As the world grapples with novel coronavirus disease (COVID-19) pandemic and its massive economic shock, economic experts and business leaders worldwide are calling for global cooperation to cope with this unprecedented common challenge.
In times of crisis, people should “look for constructive possibilities for increasing cooperation rather than spiralling toward more conflict,” said Kent Calder, Director of the Edwin O. Reischauer Center for East Asian Studies at Johns Hopkins University at an online seminar held by Boao Forum for Asia Academy.
Craig Allen, president of the U.S.- China Business Council, underscored the huge amount of uncertainty of this outbreak in his speech at Wednesday’s seminar, which focused on the world economy under the COVID-19 pandemic.
It is neither known how widespread COVID-19 will be, nor how long it will last, said Allen.
He stressed that the recession risk is “very real,” citing temporary business closures, lay-offs of hundreds of thousands of workers, and volatility in the U.S. financial market.
Tom Orlik, chief economist at Bloomberg Economics, expressed similar concerns. He expected the global economy to shrink by 1.8 percent year on year in the first half of 2020, who warned of overlapping slowing-down in different economies.
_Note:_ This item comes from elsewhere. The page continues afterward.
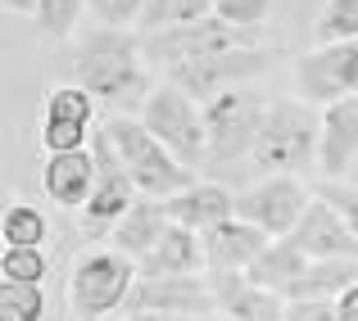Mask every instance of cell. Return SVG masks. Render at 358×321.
I'll use <instances>...</instances> for the list:
<instances>
[{"instance_id": "f1b7e54d", "label": "cell", "mask_w": 358, "mask_h": 321, "mask_svg": "<svg viewBox=\"0 0 358 321\" xmlns=\"http://www.w3.org/2000/svg\"><path fill=\"white\" fill-rule=\"evenodd\" d=\"M141 5H145V0H96V5H91V23L109 27V32H136Z\"/></svg>"}, {"instance_id": "4fadbf2b", "label": "cell", "mask_w": 358, "mask_h": 321, "mask_svg": "<svg viewBox=\"0 0 358 321\" xmlns=\"http://www.w3.org/2000/svg\"><path fill=\"white\" fill-rule=\"evenodd\" d=\"M358 158V100H336L322 109V136H317V172L327 181H345Z\"/></svg>"}, {"instance_id": "1f68e13d", "label": "cell", "mask_w": 358, "mask_h": 321, "mask_svg": "<svg viewBox=\"0 0 358 321\" xmlns=\"http://www.w3.org/2000/svg\"><path fill=\"white\" fill-rule=\"evenodd\" d=\"M281 321H341V313L327 299H308V304H286V317Z\"/></svg>"}, {"instance_id": "83f0119b", "label": "cell", "mask_w": 358, "mask_h": 321, "mask_svg": "<svg viewBox=\"0 0 358 321\" xmlns=\"http://www.w3.org/2000/svg\"><path fill=\"white\" fill-rule=\"evenodd\" d=\"M213 14L227 27H241V32H259L272 18V0H213Z\"/></svg>"}, {"instance_id": "4dcf8cb0", "label": "cell", "mask_w": 358, "mask_h": 321, "mask_svg": "<svg viewBox=\"0 0 358 321\" xmlns=\"http://www.w3.org/2000/svg\"><path fill=\"white\" fill-rule=\"evenodd\" d=\"M313 195L322 204H331V209L341 213V222L358 235V186H350V181H322V186H313Z\"/></svg>"}, {"instance_id": "484cf974", "label": "cell", "mask_w": 358, "mask_h": 321, "mask_svg": "<svg viewBox=\"0 0 358 321\" xmlns=\"http://www.w3.org/2000/svg\"><path fill=\"white\" fill-rule=\"evenodd\" d=\"M0 317L5 321H41L45 317V290L0 281Z\"/></svg>"}, {"instance_id": "2e32d148", "label": "cell", "mask_w": 358, "mask_h": 321, "mask_svg": "<svg viewBox=\"0 0 358 321\" xmlns=\"http://www.w3.org/2000/svg\"><path fill=\"white\" fill-rule=\"evenodd\" d=\"M141 281H164V276H204V240L186 226H168V235L136 262Z\"/></svg>"}, {"instance_id": "9a60e30c", "label": "cell", "mask_w": 358, "mask_h": 321, "mask_svg": "<svg viewBox=\"0 0 358 321\" xmlns=\"http://www.w3.org/2000/svg\"><path fill=\"white\" fill-rule=\"evenodd\" d=\"M168 217L173 226H186L195 235H209L213 226L236 217V195L222 181H195L191 191H182L177 200H168Z\"/></svg>"}, {"instance_id": "d6986e66", "label": "cell", "mask_w": 358, "mask_h": 321, "mask_svg": "<svg viewBox=\"0 0 358 321\" xmlns=\"http://www.w3.org/2000/svg\"><path fill=\"white\" fill-rule=\"evenodd\" d=\"M358 285V258H331V262H308V271L290 285L286 304H308V299H327V304H336V299L345 294V290Z\"/></svg>"}, {"instance_id": "4316f807", "label": "cell", "mask_w": 358, "mask_h": 321, "mask_svg": "<svg viewBox=\"0 0 358 321\" xmlns=\"http://www.w3.org/2000/svg\"><path fill=\"white\" fill-rule=\"evenodd\" d=\"M45 271H50V262H45L41 249H5L0 253V276L9 285H41Z\"/></svg>"}, {"instance_id": "44dd1931", "label": "cell", "mask_w": 358, "mask_h": 321, "mask_svg": "<svg viewBox=\"0 0 358 321\" xmlns=\"http://www.w3.org/2000/svg\"><path fill=\"white\" fill-rule=\"evenodd\" d=\"M213 18V0H145L141 5V36H164V32H186Z\"/></svg>"}, {"instance_id": "ac0fdd59", "label": "cell", "mask_w": 358, "mask_h": 321, "mask_svg": "<svg viewBox=\"0 0 358 321\" xmlns=\"http://www.w3.org/2000/svg\"><path fill=\"white\" fill-rule=\"evenodd\" d=\"M168 226H173V217H168V204H159V200H141L136 209H131V213L114 226V231H109V244H114L122 258L141 262V258H145V253L168 235Z\"/></svg>"}, {"instance_id": "8fae6325", "label": "cell", "mask_w": 358, "mask_h": 321, "mask_svg": "<svg viewBox=\"0 0 358 321\" xmlns=\"http://www.w3.org/2000/svg\"><path fill=\"white\" fill-rule=\"evenodd\" d=\"M213 304L222 321H281L286 317V299L272 290L254 285L245 271H209Z\"/></svg>"}, {"instance_id": "603a6c76", "label": "cell", "mask_w": 358, "mask_h": 321, "mask_svg": "<svg viewBox=\"0 0 358 321\" xmlns=\"http://www.w3.org/2000/svg\"><path fill=\"white\" fill-rule=\"evenodd\" d=\"M0 235H5V249H41L45 240V217L32 204H9L0 217Z\"/></svg>"}, {"instance_id": "d4e9b609", "label": "cell", "mask_w": 358, "mask_h": 321, "mask_svg": "<svg viewBox=\"0 0 358 321\" xmlns=\"http://www.w3.org/2000/svg\"><path fill=\"white\" fill-rule=\"evenodd\" d=\"M41 118L91 127V118H96V96H87L82 87H55L50 96H45V113H41Z\"/></svg>"}, {"instance_id": "ba28073f", "label": "cell", "mask_w": 358, "mask_h": 321, "mask_svg": "<svg viewBox=\"0 0 358 321\" xmlns=\"http://www.w3.org/2000/svg\"><path fill=\"white\" fill-rule=\"evenodd\" d=\"M295 100L327 109L336 100H358V41L317 45L295 59Z\"/></svg>"}, {"instance_id": "3957f363", "label": "cell", "mask_w": 358, "mask_h": 321, "mask_svg": "<svg viewBox=\"0 0 358 321\" xmlns=\"http://www.w3.org/2000/svg\"><path fill=\"white\" fill-rule=\"evenodd\" d=\"M317 136H322V109L304 100H272L268 122L254 140L250 167L263 177H295L317 163Z\"/></svg>"}, {"instance_id": "ffe728a7", "label": "cell", "mask_w": 358, "mask_h": 321, "mask_svg": "<svg viewBox=\"0 0 358 321\" xmlns=\"http://www.w3.org/2000/svg\"><path fill=\"white\" fill-rule=\"evenodd\" d=\"M304 271H308V258L295 249V240H272L268 249L259 253V262L245 271V276H250L254 285H263V290H272V294L286 299L290 285H295Z\"/></svg>"}, {"instance_id": "5b68a950", "label": "cell", "mask_w": 358, "mask_h": 321, "mask_svg": "<svg viewBox=\"0 0 358 321\" xmlns=\"http://www.w3.org/2000/svg\"><path fill=\"white\" fill-rule=\"evenodd\" d=\"M268 109L259 91L236 87V91H222L204 105V131H209V167H227L236 158L254 154V140H259L263 122H268Z\"/></svg>"}, {"instance_id": "cb8c5ba5", "label": "cell", "mask_w": 358, "mask_h": 321, "mask_svg": "<svg viewBox=\"0 0 358 321\" xmlns=\"http://www.w3.org/2000/svg\"><path fill=\"white\" fill-rule=\"evenodd\" d=\"M23 9L50 36H73V27H78L82 18H91V5H87V0H32V5H23Z\"/></svg>"}, {"instance_id": "277c9868", "label": "cell", "mask_w": 358, "mask_h": 321, "mask_svg": "<svg viewBox=\"0 0 358 321\" xmlns=\"http://www.w3.org/2000/svg\"><path fill=\"white\" fill-rule=\"evenodd\" d=\"M141 122L145 131L177 158L182 167H200L209 158V131H204V105H195L182 87L159 82L145 100H141Z\"/></svg>"}, {"instance_id": "30bf717a", "label": "cell", "mask_w": 358, "mask_h": 321, "mask_svg": "<svg viewBox=\"0 0 358 321\" xmlns=\"http://www.w3.org/2000/svg\"><path fill=\"white\" fill-rule=\"evenodd\" d=\"M131 313H168V317H204L209 321L213 313H218L209 271H204V276L136 281V290H131V299H127V317Z\"/></svg>"}, {"instance_id": "7c38bea8", "label": "cell", "mask_w": 358, "mask_h": 321, "mask_svg": "<svg viewBox=\"0 0 358 321\" xmlns=\"http://www.w3.org/2000/svg\"><path fill=\"white\" fill-rule=\"evenodd\" d=\"M295 249L304 253L308 262H331V258H358V235L350 226L341 222V213L331 209V204H322L313 195V204H308L304 222L295 226Z\"/></svg>"}, {"instance_id": "f546056e", "label": "cell", "mask_w": 358, "mask_h": 321, "mask_svg": "<svg viewBox=\"0 0 358 321\" xmlns=\"http://www.w3.org/2000/svg\"><path fill=\"white\" fill-rule=\"evenodd\" d=\"M87 131L91 127H78V122L41 118V149H45V158L50 154H82V149H87Z\"/></svg>"}, {"instance_id": "7a4b0ae2", "label": "cell", "mask_w": 358, "mask_h": 321, "mask_svg": "<svg viewBox=\"0 0 358 321\" xmlns=\"http://www.w3.org/2000/svg\"><path fill=\"white\" fill-rule=\"evenodd\" d=\"M96 136L114 149V158L122 163V172L131 177V186H136L145 200L168 204V200H177L182 191H191V186H195V172L177 163V158L145 131V122H141V118H109Z\"/></svg>"}, {"instance_id": "52a82bcc", "label": "cell", "mask_w": 358, "mask_h": 321, "mask_svg": "<svg viewBox=\"0 0 358 321\" xmlns=\"http://www.w3.org/2000/svg\"><path fill=\"white\" fill-rule=\"evenodd\" d=\"M308 204H313V191H304L299 177H259L236 195V217L259 226L268 240H290Z\"/></svg>"}, {"instance_id": "d6a6232c", "label": "cell", "mask_w": 358, "mask_h": 321, "mask_svg": "<svg viewBox=\"0 0 358 321\" xmlns=\"http://www.w3.org/2000/svg\"><path fill=\"white\" fill-rule=\"evenodd\" d=\"M336 313H341V321H358V285L336 299Z\"/></svg>"}, {"instance_id": "8992f818", "label": "cell", "mask_w": 358, "mask_h": 321, "mask_svg": "<svg viewBox=\"0 0 358 321\" xmlns=\"http://www.w3.org/2000/svg\"><path fill=\"white\" fill-rule=\"evenodd\" d=\"M141 271L131 258H122L118 249H87L78 262H73L69 276V304L73 313L82 317H109L118 308H127L131 290H136Z\"/></svg>"}, {"instance_id": "6da1fadb", "label": "cell", "mask_w": 358, "mask_h": 321, "mask_svg": "<svg viewBox=\"0 0 358 321\" xmlns=\"http://www.w3.org/2000/svg\"><path fill=\"white\" fill-rule=\"evenodd\" d=\"M73 87L100 100H122L136 96L145 87V41L141 32H109V27H91L78 45H73Z\"/></svg>"}, {"instance_id": "836d02e7", "label": "cell", "mask_w": 358, "mask_h": 321, "mask_svg": "<svg viewBox=\"0 0 358 321\" xmlns=\"http://www.w3.org/2000/svg\"><path fill=\"white\" fill-rule=\"evenodd\" d=\"M127 321H204V317H168V313H131Z\"/></svg>"}, {"instance_id": "5bb4252c", "label": "cell", "mask_w": 358, "mask_h": 321, "mask_svg": "<svg viewBox=\"0 0 358 321\" xmlns=\"http://www.w3.org/2000/svg\"><path fill=\"white\" fill-rule=\"evenodd\" d=\"M96 177H100V163L91 149H82V154H50L41 167V186L45 195H50L59 209H73L82 213L91 204V195H96Z\"/></svg>"}, {"instance_id": "e0dca14e", "label": "cell", "mask_w": 358, "mask_h": 321, "mask_svg": "<svg viewBox=\"0 0 358 321\" xmlns=\"http://www.w3.org/2000/svg\"><path fill=\"white\" fill-rule=\"evenodd\" d=\"M200 240H204V262H209V271H250L254 262H259V253L272 244L259 226L241 222V217L213 226Z\"/></svg>"}, {"instance_id": "9c48e42d", "label": "cell", "mask_w": 358, "mask_h": 321, "mask_svg": "<svg viewBox=\"0 0 358 321\" xmlns=\"http://www.w3.org/2000/svg\"><path fill=\"white\" fill-rule=\"evenodd\" d=\"M91 154H96V163H100V177H96V195H91V204L82 209V226H87V235H100V231H114L122 217L136 209L141 191L131 186V177L122 172L114 149H109L100 136H91Z\"/></svg>"}, {"instance_id": "7402d4cb", "label": "cell", "mask_w": 358, "mask_h": 321, "mask_svg": "<svg viewBox=\"0 0 358 321\" xmlns=\"http://www.w3.org/2000/svg\"><path fill=\"white\" fill-rule=\"evenodd\" d=\"M317 45H345L358 41V0H327L313 18Z\"/></svg>"}]
</instances>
Echoing the grim mood, International Monetary Fund Managing Director Kristalina Georgieva said earlier this week that the multilateral lender expects global growth outlook for 2020 to be negative “a recession at least as bad as during the global financial crisis or worse.”
Experts at the BFA Academy seminar also talked of the upcoming special G20 leaders’ video summit in response to the COVID-19 pandemic, saying the meeting will be very timely and indicate a great step forward in cooperation among major economies against the virus.
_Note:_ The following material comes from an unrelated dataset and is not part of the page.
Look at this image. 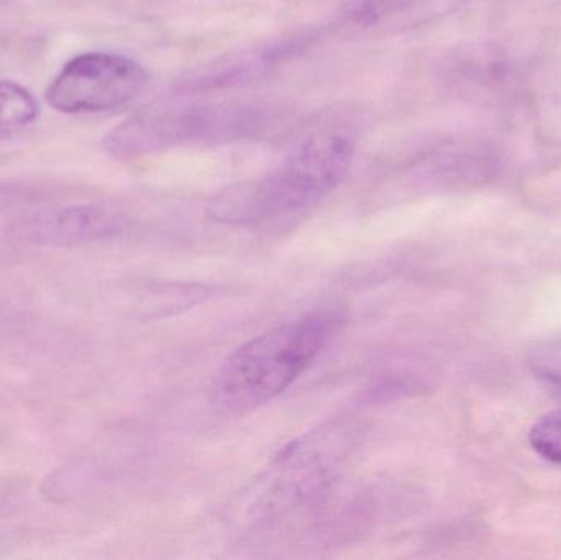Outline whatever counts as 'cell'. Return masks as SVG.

To minimize the impact of the pandemic, it is important to keep a good balance between containment of the virus and keeping the economy alive, they said.
Experts attending the seminar also appreciated China’s epidemic control efforts and outcomes, which has not only protected its own people but also contributed to the global fight against the pandemic and helped stabilise the global supply chain.
As for the developing economies, Jang Ping Thia, a Senior Economist with the Asian Infrastructure Investment Bank (AIIB), noted that they are facing extra pressure from the COVID-19 pandemic since they do not have the capacity or policy room for coping strategies.
Under such circumstances, the AIIB would work closely with other international organisations to scale up support for developing economies, especially in terms of the financing of infrastructure projects, he said.